### Directive A
In the forum thread, what price was the nice used 421 listed for on CL?

### Extract provided
★ ★ ★ ★ ★

# Just purchased 2nd 421



## oldebonnie (Nov 22, 2014)

Hi guys-

New guy here. I came over from the tractor forum on recommendation from a guy over there.

I've been using an old 421 for years. I have some narrow walks to clear and some tight spots so I appreciate the smaller size machine. I also have about 200 feet of gravel driveway to clear.

The engine is pretty tired so I decided to put another one on there while I overhauled the old one. Turns out a decent running HS40 isn't that easy to come by and most of the ones you see are ridiculously overpriced. HS50s are more common but just as overpriced and I wasn't sure my crank pulley would fit either. Started to consider a 6.5 Predator when I ran across a nice used 421 for $200 on CL. 

Spoke to the guy Friday and we missed connections yesterday so I met him this am down in Schneider. I had already decided I was going to pay him his asking price if it was as good as the pics looked. We have 4" of ice on the lake that often isn't frozen until mid December and last year's winter will not soon be forgotten, so with snow in the forecast I figured he would have plenty of calls for it. He said he had a bunch of calls including a guy offering him more than his asking price but he gave me the first shot since I called him first.

Clean, solid, starts on the first pull, needs only skids and a belt adjustment as it slips in reverse. And I have good skids on my newly designated parts machine. I'm satisfied with the deal and that's one less job hanging over my head. When the snow comes I'm ready.

The old 421 was a little workhorse but heavy wet snow would clog it up just like it does most machines. I think I'm going to put wipers on the impeller blades. Has anyone done that on one of these little Toros? Looks pretty simple and worthwhile if it prevents slush clogging.


----------



## detdrbuzzard (Jan 20, 2012)

hello oldbonnie, welcome to *SBF!!* the hs50 motor is a direct bolt on, the pulleys will fit. if you don't mind the predator motor it will work for you also. joe has an impeller kit on his toro 521, my kit is still in the box in the door pocket of my van


----------



## greatwhitebuffalo (Feb 11, 2014)

oldebonnie said:


> Hi guys-
> The engine is pretty tired so I decided to put another one on there while I overhauled the old one. Turns out a decent running HS40 isn't that easy to come by and most of the ones you see are ridiculously overpriced. HS50s are more common but just as overpriced and I wasn't sure my crank pulley would fit either. Started to consider a 6.5 Predator when I ran across a nice used 421 for $200 on CL. .


 

if you're looking for HS40/50 engines don't rule out Ebay. there's a lot of used Tec. engines on there at a good price. most sellers just want them gone for a few bucks. I recently picked up an NOS new short block for only $40 including the shipping. I did a quick check and there is a few engines you can use. here's an HS40 for $89 obo





 

another one for $79


----------



## greatwhitebuffalo (Feb 11, 2014)

★ ★ ★ ★ ★

### Directive B
Please recast the records as a Markdown table with the columns Number and Record line. Include only the lines from the one holding "Is pixel 93" through the end of the records, inclusive, and leave out blank lines.

★ ★ ★ ★ ★

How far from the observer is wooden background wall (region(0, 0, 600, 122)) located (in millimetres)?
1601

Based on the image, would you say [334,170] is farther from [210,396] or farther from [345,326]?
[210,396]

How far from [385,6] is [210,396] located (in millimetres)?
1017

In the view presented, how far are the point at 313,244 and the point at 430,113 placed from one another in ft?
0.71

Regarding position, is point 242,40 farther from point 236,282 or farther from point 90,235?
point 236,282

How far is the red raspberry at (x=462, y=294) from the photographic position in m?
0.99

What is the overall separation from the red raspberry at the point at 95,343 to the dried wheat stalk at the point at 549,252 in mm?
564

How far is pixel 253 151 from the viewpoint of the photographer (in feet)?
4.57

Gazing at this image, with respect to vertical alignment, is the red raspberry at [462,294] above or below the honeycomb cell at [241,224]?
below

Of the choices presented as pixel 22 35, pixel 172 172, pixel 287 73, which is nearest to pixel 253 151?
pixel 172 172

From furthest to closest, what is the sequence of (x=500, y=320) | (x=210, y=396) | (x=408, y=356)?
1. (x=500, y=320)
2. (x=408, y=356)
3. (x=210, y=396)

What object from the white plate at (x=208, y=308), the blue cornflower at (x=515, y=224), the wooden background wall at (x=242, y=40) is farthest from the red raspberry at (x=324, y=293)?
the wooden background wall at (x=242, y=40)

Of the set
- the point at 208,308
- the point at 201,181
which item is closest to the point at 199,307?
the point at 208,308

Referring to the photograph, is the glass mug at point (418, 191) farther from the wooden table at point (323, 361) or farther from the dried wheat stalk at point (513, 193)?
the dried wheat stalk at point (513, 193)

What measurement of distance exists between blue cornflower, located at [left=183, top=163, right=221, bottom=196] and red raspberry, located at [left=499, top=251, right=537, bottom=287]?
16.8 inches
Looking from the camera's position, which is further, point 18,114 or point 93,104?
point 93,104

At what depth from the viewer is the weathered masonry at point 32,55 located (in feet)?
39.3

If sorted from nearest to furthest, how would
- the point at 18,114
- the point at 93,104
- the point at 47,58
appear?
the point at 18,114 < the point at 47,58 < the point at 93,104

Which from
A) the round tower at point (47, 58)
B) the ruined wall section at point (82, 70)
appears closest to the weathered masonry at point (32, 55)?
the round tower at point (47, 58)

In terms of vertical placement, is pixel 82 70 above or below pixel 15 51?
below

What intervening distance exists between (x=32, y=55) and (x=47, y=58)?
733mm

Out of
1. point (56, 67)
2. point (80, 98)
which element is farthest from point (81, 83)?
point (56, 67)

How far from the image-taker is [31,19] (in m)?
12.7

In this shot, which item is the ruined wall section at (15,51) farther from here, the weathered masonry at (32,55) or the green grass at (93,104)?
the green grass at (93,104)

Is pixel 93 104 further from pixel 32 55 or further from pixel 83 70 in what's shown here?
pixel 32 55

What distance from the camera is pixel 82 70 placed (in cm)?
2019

★ ★ ★ ★ ★

### Task response A
$200

### Task response B
| Number | Record line |
|---|---|
| 1 | Is pixel 93 104 further from pixel 32 55 or further from pixel 83 70 in what's shown here? |
| 2 | pixel 32 55 |
| 3 | What distance from the camera is pixel 82 70 placed (in cm)? |
| 4 | 2019 |